A team of researchers led by Yale University may have found an explanation for the Earth's so-called “snowball” phases, where the Earth's surface was completely frozen for thousands or even millions of years. The study, recently published in the journal Science Advances, suggests that large asteroid impacts may have caused these global glacial events.
These findings could provide answers to questions that have puzzled scientists for decades about some of the most dramatic climate changes in Earth's history. The research, which also involved experts from the University of Chicago and the University of Vienna, makes an important contribution to the “snowball” debate about the causes of these global ice accumulations.
The causes of severe icing are not yet fully understood
It has been known since the 1960s that the high reflectivity of snow and ice can trigger a critical feedback loop that, if cooled sufficiently, leads to a further increase in sea ice and lower temperatures. This could plunge the planet into an ice age. Such global glaciation, known as “snowball Earth,” occurred at least twice in the Neoproterozoic era, between 720 and 635 million years ago.
The exact causes of these extreme icebergs are still not fully understood, although many theories postulate a reduction in greenhouse gases in the atmosphere to a critical point. Minmin Fu of Yale University proposes an alternative hypothesis: Could an extraterrestrial impact suddenly trigger such dramatic climate change?

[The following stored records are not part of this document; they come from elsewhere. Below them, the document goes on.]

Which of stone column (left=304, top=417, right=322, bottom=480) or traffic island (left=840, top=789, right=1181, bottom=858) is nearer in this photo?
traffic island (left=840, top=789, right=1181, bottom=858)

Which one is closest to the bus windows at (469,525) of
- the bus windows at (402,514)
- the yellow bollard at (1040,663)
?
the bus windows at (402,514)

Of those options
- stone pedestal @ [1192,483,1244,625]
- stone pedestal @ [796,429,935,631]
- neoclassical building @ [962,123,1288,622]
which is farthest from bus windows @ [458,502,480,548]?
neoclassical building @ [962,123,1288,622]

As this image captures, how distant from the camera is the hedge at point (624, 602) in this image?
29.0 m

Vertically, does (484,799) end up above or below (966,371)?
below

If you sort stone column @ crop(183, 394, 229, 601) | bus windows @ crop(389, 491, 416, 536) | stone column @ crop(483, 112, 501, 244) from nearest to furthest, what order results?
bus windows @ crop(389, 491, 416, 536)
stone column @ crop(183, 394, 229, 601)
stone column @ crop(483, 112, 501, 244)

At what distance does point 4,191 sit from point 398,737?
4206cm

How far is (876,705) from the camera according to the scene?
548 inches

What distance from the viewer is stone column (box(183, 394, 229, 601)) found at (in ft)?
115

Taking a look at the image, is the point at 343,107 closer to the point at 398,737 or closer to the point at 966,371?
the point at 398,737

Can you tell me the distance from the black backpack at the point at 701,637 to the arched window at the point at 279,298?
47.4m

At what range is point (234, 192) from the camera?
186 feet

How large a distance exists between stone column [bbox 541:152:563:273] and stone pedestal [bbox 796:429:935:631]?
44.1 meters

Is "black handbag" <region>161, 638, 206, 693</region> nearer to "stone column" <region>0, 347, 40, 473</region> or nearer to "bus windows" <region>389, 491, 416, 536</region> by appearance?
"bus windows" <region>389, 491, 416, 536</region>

Advanced climate modeling aided the study
In their study, the researchers used an advanced climate model that can simulate atmospheric and ocean circulation as well as sea ice formation under different conditions. This model, which is also used to project future climate change, studied the effects of a hypothetical asteroid impact in four different historical periods:
- Before the Industrial Revolution (150 years ago)

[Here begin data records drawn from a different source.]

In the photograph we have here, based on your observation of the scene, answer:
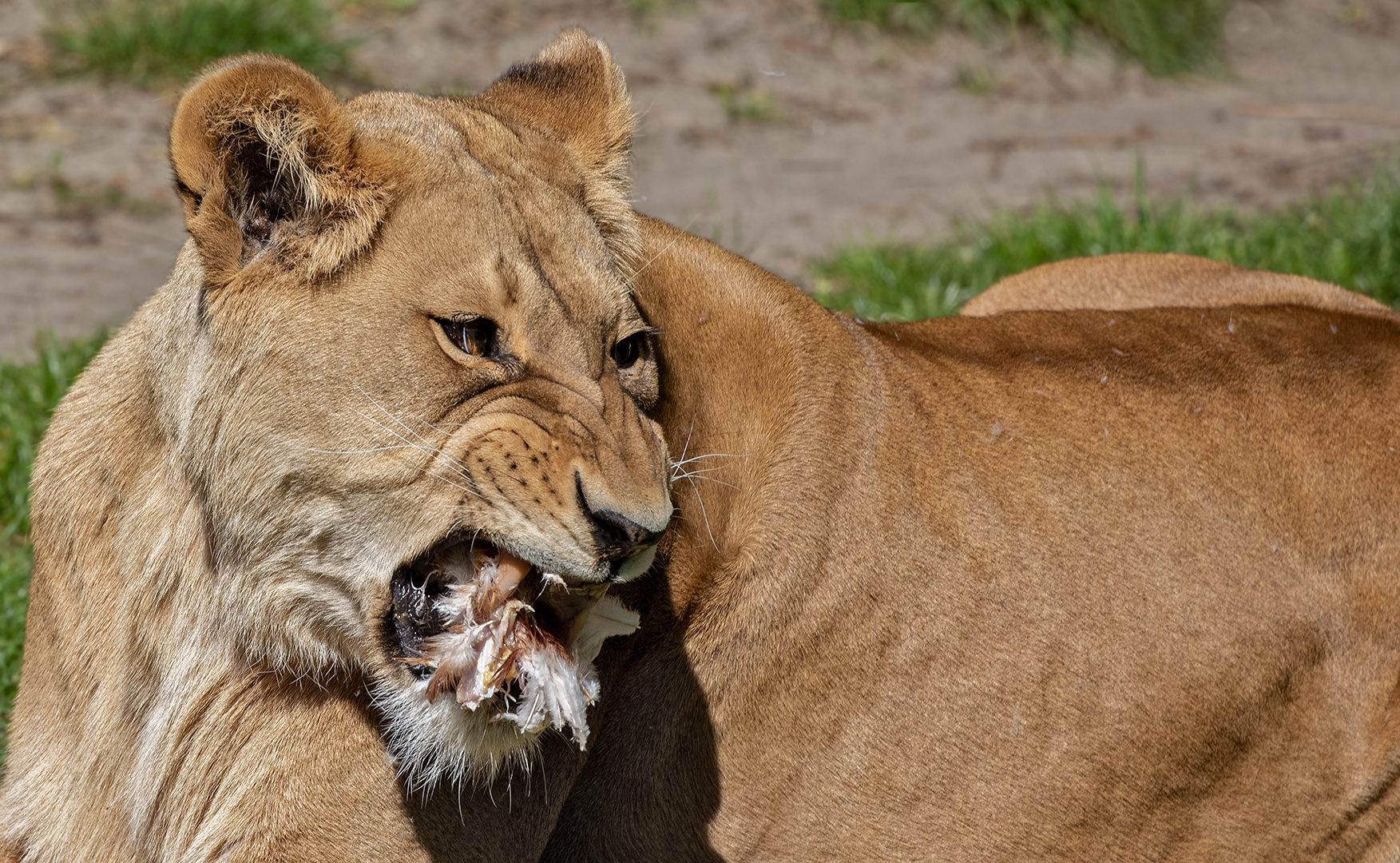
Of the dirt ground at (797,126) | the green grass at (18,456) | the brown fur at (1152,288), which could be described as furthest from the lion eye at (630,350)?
the dirt ground at (797,126)

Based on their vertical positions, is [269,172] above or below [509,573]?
above

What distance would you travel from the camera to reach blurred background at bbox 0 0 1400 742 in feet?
18.8

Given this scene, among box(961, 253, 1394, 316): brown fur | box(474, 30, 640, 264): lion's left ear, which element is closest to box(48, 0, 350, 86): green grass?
box(961, 253, 1394, 316): brown fur

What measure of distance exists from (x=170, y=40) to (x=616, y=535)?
18.1 feet

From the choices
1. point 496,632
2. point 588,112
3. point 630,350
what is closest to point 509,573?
point 496,632

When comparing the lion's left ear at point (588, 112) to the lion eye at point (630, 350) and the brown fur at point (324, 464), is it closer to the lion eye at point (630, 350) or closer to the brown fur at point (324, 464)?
the brown fur at point (324, 464)

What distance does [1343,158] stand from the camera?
7398 millimetres

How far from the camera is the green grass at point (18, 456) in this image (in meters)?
3.67

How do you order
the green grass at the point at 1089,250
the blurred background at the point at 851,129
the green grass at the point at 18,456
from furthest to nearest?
1. the blurred background at the point at 851,129
2. the green grass at the point at 1089,250
3. the green grass at the point at 18,456

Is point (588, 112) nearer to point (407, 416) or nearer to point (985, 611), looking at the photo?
point (407, 416)

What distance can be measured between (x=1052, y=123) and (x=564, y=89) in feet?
18.2

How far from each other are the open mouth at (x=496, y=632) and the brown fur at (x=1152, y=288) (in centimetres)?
178

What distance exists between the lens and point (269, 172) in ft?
7.16

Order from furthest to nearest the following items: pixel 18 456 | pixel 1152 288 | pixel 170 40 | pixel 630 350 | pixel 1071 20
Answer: pixel 1071 20
pixel 170 40
pixel 18 456
pixel 1152 288
pixel 630 350
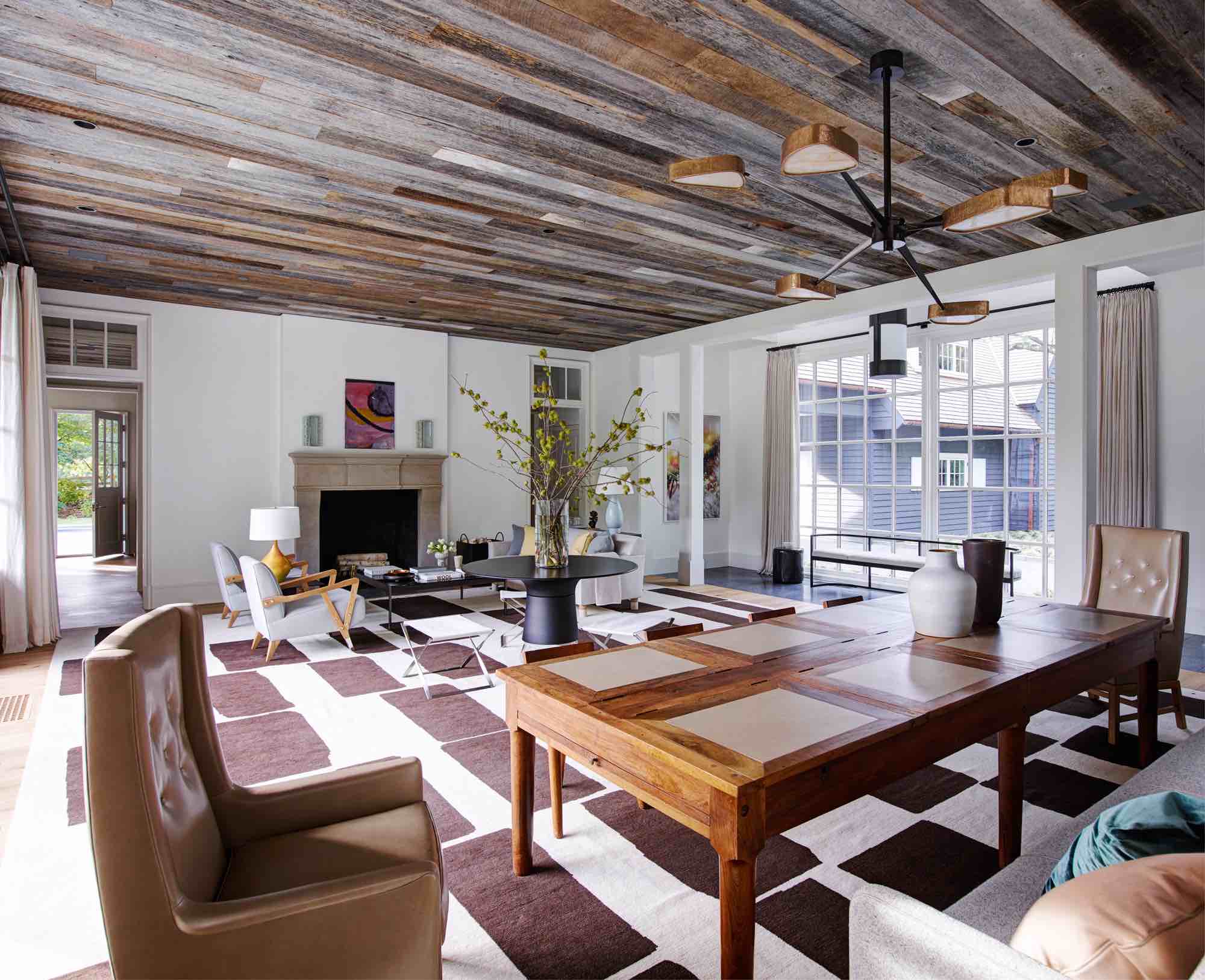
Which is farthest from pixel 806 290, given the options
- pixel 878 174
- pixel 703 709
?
pixel 703 709

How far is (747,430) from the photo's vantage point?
9.98 m

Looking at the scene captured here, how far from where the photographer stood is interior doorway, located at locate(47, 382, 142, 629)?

- During the height of the last ice age (21,000 years ago).
- In the Cretaceous period (145 to 66 million years ago)
- In the Neoproterozoic era (1 billion to 542 million years ago)

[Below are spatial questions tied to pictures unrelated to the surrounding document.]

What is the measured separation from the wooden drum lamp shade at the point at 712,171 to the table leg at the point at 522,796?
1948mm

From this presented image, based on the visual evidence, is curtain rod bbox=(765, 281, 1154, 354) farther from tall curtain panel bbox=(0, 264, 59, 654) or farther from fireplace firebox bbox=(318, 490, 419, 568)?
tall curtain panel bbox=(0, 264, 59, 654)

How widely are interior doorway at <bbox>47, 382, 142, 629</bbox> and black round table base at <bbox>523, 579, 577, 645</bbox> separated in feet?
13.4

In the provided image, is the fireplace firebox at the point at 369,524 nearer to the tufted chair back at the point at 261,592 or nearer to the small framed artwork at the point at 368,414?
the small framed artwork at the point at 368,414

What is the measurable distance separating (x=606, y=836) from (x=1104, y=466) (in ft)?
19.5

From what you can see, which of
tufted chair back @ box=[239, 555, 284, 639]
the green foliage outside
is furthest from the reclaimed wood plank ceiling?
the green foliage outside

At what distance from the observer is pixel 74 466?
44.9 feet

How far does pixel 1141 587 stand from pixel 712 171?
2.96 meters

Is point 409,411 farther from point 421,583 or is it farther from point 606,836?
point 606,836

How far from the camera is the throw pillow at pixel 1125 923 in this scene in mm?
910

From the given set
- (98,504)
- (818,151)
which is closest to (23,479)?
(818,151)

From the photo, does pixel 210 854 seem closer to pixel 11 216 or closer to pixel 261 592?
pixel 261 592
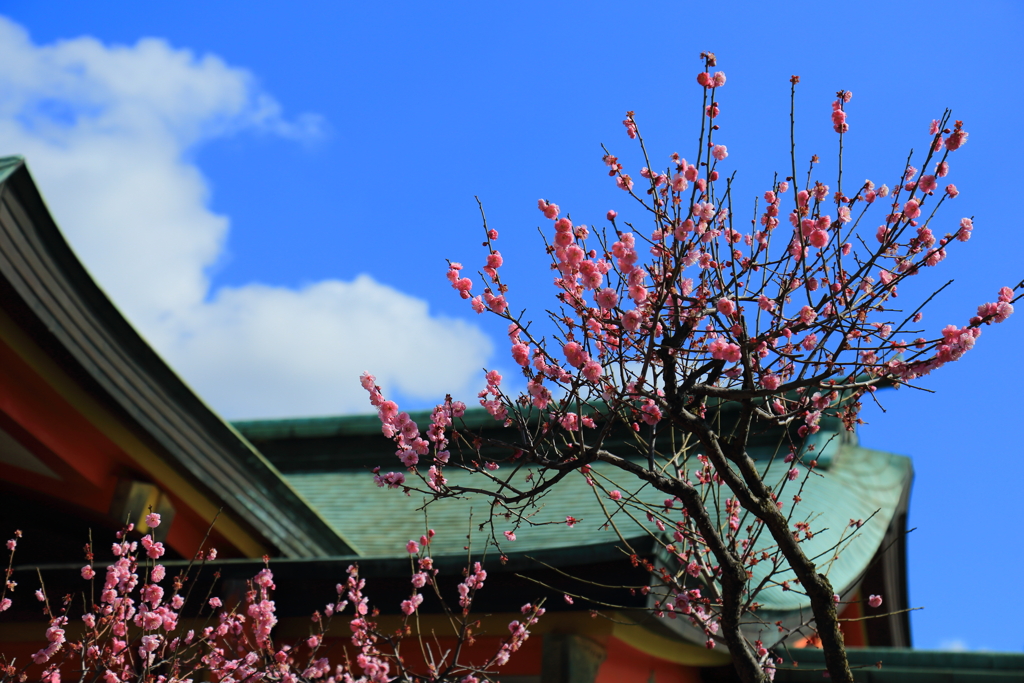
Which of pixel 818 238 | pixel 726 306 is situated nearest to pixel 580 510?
pixel 818 238

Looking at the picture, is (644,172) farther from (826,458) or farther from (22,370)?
(826,458)

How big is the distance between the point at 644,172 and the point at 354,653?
4114 millimetres

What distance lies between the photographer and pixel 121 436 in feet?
18.0

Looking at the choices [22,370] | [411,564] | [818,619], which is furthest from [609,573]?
[22,370]

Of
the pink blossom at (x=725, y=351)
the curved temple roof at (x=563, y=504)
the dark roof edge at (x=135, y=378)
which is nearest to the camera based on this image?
the pink blossom at (x=725, y=351)

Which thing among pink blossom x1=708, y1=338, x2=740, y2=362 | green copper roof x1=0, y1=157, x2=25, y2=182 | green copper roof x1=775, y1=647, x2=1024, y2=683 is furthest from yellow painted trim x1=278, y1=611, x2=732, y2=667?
green copper roof x1=0, y1=157, x2=25, y2=182

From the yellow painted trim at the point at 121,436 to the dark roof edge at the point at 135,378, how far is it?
15 cm

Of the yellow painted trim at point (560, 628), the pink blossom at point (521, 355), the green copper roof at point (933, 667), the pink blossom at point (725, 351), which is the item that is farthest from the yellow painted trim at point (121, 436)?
the pink blossom at point (725, 351)

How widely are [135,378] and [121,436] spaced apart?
1.44ft

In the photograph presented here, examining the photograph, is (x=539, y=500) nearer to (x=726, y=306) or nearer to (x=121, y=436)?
(x=121, y=436)

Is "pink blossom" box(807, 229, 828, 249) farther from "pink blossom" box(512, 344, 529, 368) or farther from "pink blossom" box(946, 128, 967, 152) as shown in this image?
"pink blossom" box(512, 344, 529, 368)

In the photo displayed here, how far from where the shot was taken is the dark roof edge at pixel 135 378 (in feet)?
15.3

An ice age could occur within a decade after an asteroid impact
In two warmer climate scenarios, Cretaceous and pre-industrial, the researchers found that an asteroid impact was unlikely to lead to global glaciation. The situation is different in the colder periods of the Last Glacial Maximum and the Neoproterozoic, when global temperatures were already indicating an ice age. Here, an asteroid impact can cause the planet to enter a so-called “snowball” state.
Co-author Alexei Fedorov, a professor of ocean and atmospheric sciences at Yale University, was surprised by how quickly a “snowball” condition can develop when initial climate conditions are cold enough. After an asteroid impact, an ice sheet could form over the world's oceans within a decade, up to 10 meters thick at the equator – compared to the typical thickness of sea ice in the Arctic today of between one and three metres.